Лесное озеро — страница 12 из 16

Марк Павлович потчует гостя чаем. В открытое окно вползает вечерняя прохлада.

— А скажите, может ли у женщины родиться ребенок с рогами?

— Бывали случаи.

— Я полагаю, дьявол тут ни при чем?

— Конечно. Такие дети появлялись в эпохи религиозных увлечений, когда много думали о чёрте. Предмет страха отражается на плоде роженицы.

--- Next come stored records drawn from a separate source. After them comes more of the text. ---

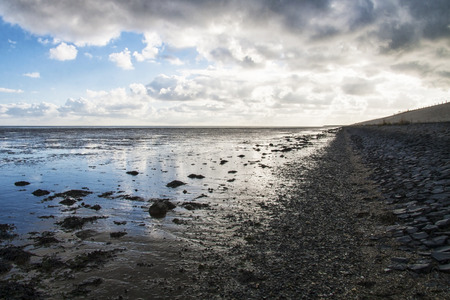 texel: Mudflats in the North of the Netherlands Stock Photo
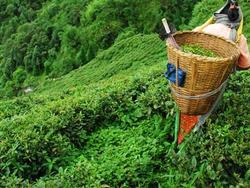 Çayın anavatanı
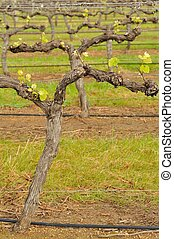 shiraz after budburst - shiraz vineyard in early spring with...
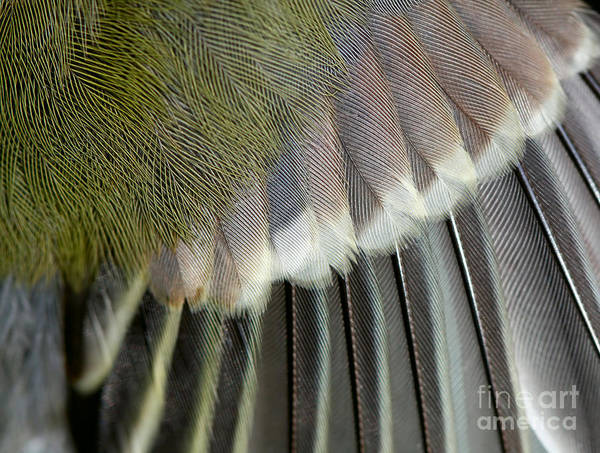 Border Wall Art - Photograph - Wing Of The Great Tit Close Up by Mycteria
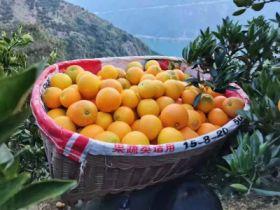 柑橘、茶叶销售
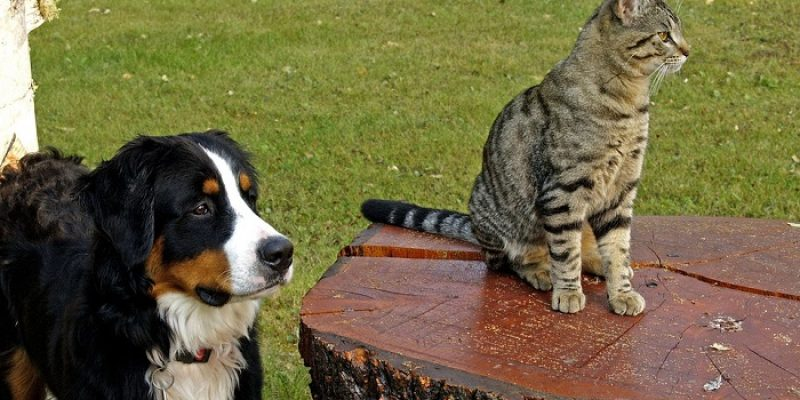 Can Dogs and Cats Mate?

— В селе говорят, — ухмыляется гость, — будто бы белая баба ходит.

— Какая белая баба?

— В белом вся, вроде привидения. Я-то не верю, а толкуют, дескать, перед несчастием.

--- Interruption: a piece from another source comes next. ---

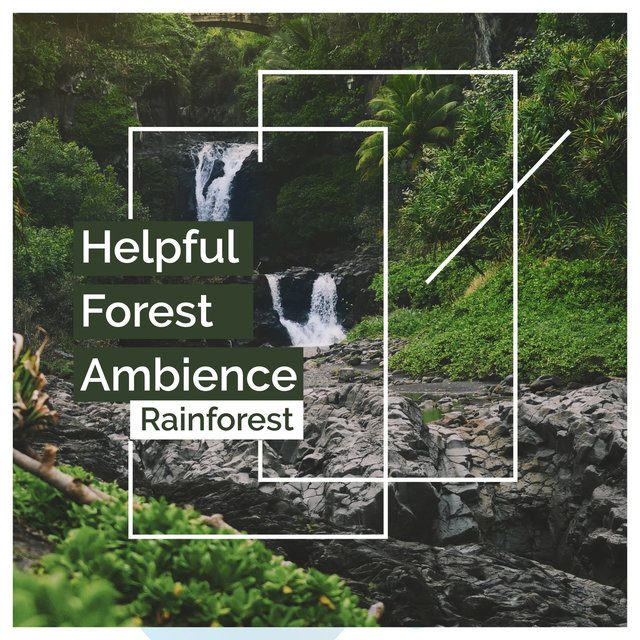 Helpful Forest Ambience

Поговорив еще об одноколесных поездах, не падающих благодаря вращающимся волчкам, «некто в сером» берется за фуражку. Марк Павлович провожает его.

— Хоть озолоти, не поехал бы я в этаком поезде! — категорически заявляет начальник почтово-телеграфной конторы. — Остановились волчки — и катастрофа.

Марк Павлович с ним прощается, идет по погосту, мимо пирамиды рода Ворониных на дорогу. «Плесень, болото!» — раздраженно думает он и ему жаль загубленных сил: для того ли боролся с лишениями, с нуждой, чтобы стать врачом в медвежьем уголке, опуститься, завязнуть в трясине. Но он вспоминает парня, больного гангреной, и это смягчает его грусть: не даром загублены силы — велика и убога родина, ей надо служить, не покладая рук, резать сустав за суставом, чтобы гангрена не поднялась до сердца. Самое малое дело бесследно не пропадает. Когда он поступил в больницу, бабы при родах пользовались исключительно помощью знахарок-повитух, а те их травили купоросным маслом и подобными народными медикаментами. Теперь бабы обращаются за помощью к нему. Раньше целые деревни, зараженные луэсом, лечились екатерининскими пятаками — подпиливали их и, насыпав медные опилки в «свяченую» водицу, пили с наговором, теперь крестьяне идут в больницу, верят ему, захолустному земскому врачу. Он оправдает их доверие…

Незаметно Марк Павлович подходит к трем березам. Над холмами, за рекой, визжит гармоника, — зычные голоса распевают частушки. Ночная птица, пролетев перед самым лицом Марка Павловича, чуть не задевает его крылом.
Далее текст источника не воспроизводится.